The repeated incidents set her teeth on edge. A throbbing ache worked its way into her head, and the tension in her shoulders made her neck stiff. And though she got temporary relief from abandoning the stolen horses, she felt just as vulnerable on foot. She was less likely to be spotted, but she was also slower and less likely to escape if someone was following her.

So she stole another. She wouldn't be able to keep it up. The settlements grew closer and closer together the more she traveled south. The collections of shacks almost resembled villages, with more livestock and fewer wild animal pelts, and she even saw a few Guardsmen along the way. The instant she spotted one approaching her on the path, her hands would twitch. It was hard to hold still when they passed by.

She made herself keep the third horse. Another dun colored mare, not as good as the last one but suitable enough. She had to steal it when she was certain no one would be around to watch. Fortunately, the closer settlements meant people trusted each other more than the isolated northerners, and nobody stood watch late at night. There wasn't even a single lantern to betray Rinnet's shadow as she slipped into the stable nearest the road and took off.

But, as if the notion that someone following her wasn't enough, Rinnet knew she would have to stop somewhere for provisions soon. She took her entire share from the Tevarian camp when she left, but they weren't supposed to be up north very long, and Yurovin had mentioned they could hunt should they run low on food.

Rinnet didn't recognize the animals up here other than the brushbirds, and they weren't all that edible. And besides, she didn't have time to hunt. Every waking minute she spent heading south. She'd already be slower if she kept one horse — it would get tired, and she couldn't replace it.
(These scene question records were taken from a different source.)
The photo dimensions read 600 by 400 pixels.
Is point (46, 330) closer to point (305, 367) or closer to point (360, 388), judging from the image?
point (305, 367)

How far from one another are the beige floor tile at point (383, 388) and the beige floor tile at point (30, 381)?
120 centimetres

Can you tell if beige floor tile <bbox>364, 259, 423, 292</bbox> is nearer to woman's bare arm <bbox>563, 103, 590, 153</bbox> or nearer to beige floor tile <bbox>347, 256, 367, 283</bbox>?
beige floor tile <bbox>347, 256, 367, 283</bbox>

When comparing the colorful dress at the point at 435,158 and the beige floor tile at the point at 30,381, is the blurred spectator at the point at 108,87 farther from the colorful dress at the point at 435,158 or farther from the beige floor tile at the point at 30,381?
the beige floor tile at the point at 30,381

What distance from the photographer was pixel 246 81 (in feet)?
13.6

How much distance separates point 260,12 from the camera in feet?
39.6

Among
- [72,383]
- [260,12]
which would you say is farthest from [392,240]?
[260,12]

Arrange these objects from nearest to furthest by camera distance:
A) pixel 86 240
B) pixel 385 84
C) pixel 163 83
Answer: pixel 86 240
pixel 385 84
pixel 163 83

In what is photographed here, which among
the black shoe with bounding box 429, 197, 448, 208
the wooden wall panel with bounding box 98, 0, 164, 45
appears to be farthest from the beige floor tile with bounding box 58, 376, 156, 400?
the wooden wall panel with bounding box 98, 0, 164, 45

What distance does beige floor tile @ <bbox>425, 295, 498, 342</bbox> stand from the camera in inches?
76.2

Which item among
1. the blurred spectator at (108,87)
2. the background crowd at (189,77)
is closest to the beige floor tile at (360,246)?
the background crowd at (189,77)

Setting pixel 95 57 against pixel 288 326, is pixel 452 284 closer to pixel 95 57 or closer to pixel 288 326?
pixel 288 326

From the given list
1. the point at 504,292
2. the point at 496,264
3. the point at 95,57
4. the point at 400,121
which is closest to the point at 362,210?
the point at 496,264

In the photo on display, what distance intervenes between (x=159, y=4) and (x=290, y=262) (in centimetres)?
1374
When she finally did stop for food, she kept the hood of her cloak up, even though there hadn't been rain for days. She went into the first shop she saw and kept her head down as much as possible.

The shopkeeper didn't seem to notice or care. He eyed her heavy cloak as she came up to the counter and clicked his tongue. "Coming from up north, eh?"

Rinnet nodded.

"Weather bad up there?"

Another silent nod, eyes to the floor.

The shopkeeper didn't take the hint. "Been up there myself when we all conquered Hatawa. Thought I might want to move up there, take advantage of the new land." He blew out a puff of air and shook his head. "Rained the whole time. Cold, damp, miserable. The Guardsmen up there are a real lot, too. Is it always like that?"

Rinnet ran her tongue over the backs of her teeth. "I'm not from there," she said.

"With a coat like that?"

Rinnet shrugged.

The shopkeeper shrugged back. "Lucky enough. Can't imagine why the queen wanted that soggy plot in the first place, though." He took a moment to hold up the palsa fruit Rinnet had placed on the counter and puffed again. "You like this stuff? I don't take the chance myself. I hear the poison from it can kill a person, even just as much as can coat the point of a needle."